● **Texte du document**
-=-=-=-=-
Ce très beau jeune homme, toujours mis avec une élégance sûre, parlant un français châtié, ne comprenait pas un mot de pular ; il ne parl ait que malinké ! Qu'allait donc faire ce garçon dans une fête de Fulɓe ? Je posai la question à Bappa Chaikou quelques jours plus tard.
— Sangaré, dit-il, est un nom de famille des gens du Wassoulou. Celà correspond à Barry chez nous. Les gens du Wassoulou ne parlent plus poular, mais ce sont des Peuls, qui se reconnaissent comme tels, et qui sont reconnus comme tels en Haute-Guinée. La présence de Toumani est donc tout à fait normale. D'ailleurs, son prénom est un prénom peul authentique, le Peul d'avant l'Islam.
L'ambition de l'AGV ne se limite d'ailleurs pas à la seule Guinée ; nous souhaitons faire se retrouver tous les Peuls qui se reconnaissent et sont reconnus comme tels. C'est ainsi qu'un des membres les plus efficaces de notre section, ici à Conakry, est Monsieur Cellou Tounkara, tu connais ? Sa famille est voisine de la tienne à Dow-saare. Voilà !

L'AGV sera rapidement parcourue de courants divergents, des progressistes et des conservateurs.

Parmi les premiers, Amadou Hampâté, le Soudanais du Maasina, alors en service à Conakry, à l'IFAN. Il faisait preuve de diplomate fin pour tenter de freiner les appétits des uns et des autres, pour promouvoir la renaissance et la modernisation de la foulanité. Bappa Chaikou et Kotoo Siradiou Baldé sont également dans ce camp de démocrates idéalistes, ainsi que Monsieur Cellou Tounkara.
-=-=-=-=-
● **Entrées de données enregistrées**
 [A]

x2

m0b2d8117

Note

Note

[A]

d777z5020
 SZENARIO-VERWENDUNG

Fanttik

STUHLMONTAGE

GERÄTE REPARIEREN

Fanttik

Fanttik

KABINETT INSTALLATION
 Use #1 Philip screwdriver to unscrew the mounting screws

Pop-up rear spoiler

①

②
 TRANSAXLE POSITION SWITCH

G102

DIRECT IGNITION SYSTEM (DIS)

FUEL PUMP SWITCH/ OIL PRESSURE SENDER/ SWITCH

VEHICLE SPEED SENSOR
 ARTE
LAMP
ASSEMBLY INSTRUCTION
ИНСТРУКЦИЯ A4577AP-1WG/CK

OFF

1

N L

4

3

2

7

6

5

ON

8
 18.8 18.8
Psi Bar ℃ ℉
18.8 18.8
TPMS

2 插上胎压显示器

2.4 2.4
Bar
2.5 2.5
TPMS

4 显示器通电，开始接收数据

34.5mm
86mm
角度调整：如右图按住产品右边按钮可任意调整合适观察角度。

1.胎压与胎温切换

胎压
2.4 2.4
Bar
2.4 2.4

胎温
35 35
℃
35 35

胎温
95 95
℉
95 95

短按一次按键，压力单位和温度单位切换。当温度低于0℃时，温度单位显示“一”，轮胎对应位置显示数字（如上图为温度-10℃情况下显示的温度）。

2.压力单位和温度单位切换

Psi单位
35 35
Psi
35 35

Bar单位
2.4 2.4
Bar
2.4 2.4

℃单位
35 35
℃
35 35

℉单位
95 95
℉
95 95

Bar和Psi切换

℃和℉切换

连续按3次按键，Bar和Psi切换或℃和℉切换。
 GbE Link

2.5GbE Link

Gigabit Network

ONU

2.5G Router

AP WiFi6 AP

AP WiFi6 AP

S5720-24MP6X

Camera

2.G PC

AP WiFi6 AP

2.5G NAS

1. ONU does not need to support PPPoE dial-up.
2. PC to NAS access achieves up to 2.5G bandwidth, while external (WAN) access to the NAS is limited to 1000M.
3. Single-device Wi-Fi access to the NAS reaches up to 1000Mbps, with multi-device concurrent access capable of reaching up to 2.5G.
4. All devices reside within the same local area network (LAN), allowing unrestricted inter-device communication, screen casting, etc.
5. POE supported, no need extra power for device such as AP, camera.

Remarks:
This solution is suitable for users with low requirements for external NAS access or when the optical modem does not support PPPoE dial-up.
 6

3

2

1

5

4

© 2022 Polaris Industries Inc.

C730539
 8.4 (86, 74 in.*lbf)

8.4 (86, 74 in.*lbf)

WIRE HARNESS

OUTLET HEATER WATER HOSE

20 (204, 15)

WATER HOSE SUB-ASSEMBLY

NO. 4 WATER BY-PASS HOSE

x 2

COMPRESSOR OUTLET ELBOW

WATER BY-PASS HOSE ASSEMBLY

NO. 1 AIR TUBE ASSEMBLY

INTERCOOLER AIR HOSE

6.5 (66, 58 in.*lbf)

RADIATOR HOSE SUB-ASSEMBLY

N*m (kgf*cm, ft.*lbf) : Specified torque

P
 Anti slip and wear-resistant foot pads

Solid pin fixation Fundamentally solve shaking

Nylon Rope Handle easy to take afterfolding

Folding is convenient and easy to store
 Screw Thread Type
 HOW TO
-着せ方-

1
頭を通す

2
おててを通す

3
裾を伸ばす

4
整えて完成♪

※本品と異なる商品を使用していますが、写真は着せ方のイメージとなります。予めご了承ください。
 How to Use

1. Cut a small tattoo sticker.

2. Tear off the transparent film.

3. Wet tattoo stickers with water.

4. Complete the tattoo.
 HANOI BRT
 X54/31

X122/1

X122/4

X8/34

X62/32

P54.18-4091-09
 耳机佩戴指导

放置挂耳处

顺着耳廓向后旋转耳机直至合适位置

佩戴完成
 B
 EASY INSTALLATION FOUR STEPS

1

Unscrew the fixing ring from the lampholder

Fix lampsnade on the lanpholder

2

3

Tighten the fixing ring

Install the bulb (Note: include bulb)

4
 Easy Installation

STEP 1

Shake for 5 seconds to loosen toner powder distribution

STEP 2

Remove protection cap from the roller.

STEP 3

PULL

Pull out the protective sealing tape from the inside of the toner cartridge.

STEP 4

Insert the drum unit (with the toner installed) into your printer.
-=-=-=-=-
● **Consigne 1**
Reproduis fidèlement le passage de l'extrait sur l'AGV, tout ce qui va de « L'AGV sera rapidement » jusqu'à « Monsieur Cellou Tounkara. ».
● **Consigne 2**
Indique, s'il te plaît, si chaque affirmation concorde avec l'extrait sur l'AGV, en répondant par oui ou non et en citant mot pour mot les termes décisifs. (a) Selon Bappa Chaikou, les gens du Wassoulou ne parlent plus poular. (b) L'ambition de l'AGV se limite à la Guinée. (c) Amadou Hampâté était en service à l'IFAN à Dakar.
Ces enregistrements n'ont aucun lien avec l'extrait sur l'AGV.

● **Réponse 1**
L'AGV sera rapidement parcourue de courants divergents, des progressistes et des conservateurs.

Parmi les premiers, Amadou Hampâté, le Soudanais du Maasina, alors en service à Conakry, à l'IFAN. Il faisait preuve de diplomate fin pour tenter de freiner les appétits des uns et des autres, pour promouvoir la renaissance et la modernisation de la foulanité. Bappa Chaikou et Kotoo Siradiou Baldé sont également dans ce camp de démocrates idéalistes, ainsi que Monsieur Cellou Tounkara.

● **Réponse 2**
(a) Oui : « Les gens du Wassoulou ne parlent plus poular ».
(b) Non : « L'ambition de l'AGV ne se limite d'ailleurs pas à la seule Guinée ».
(c) Non : « alors en service à Conakry, à l'IFAN ».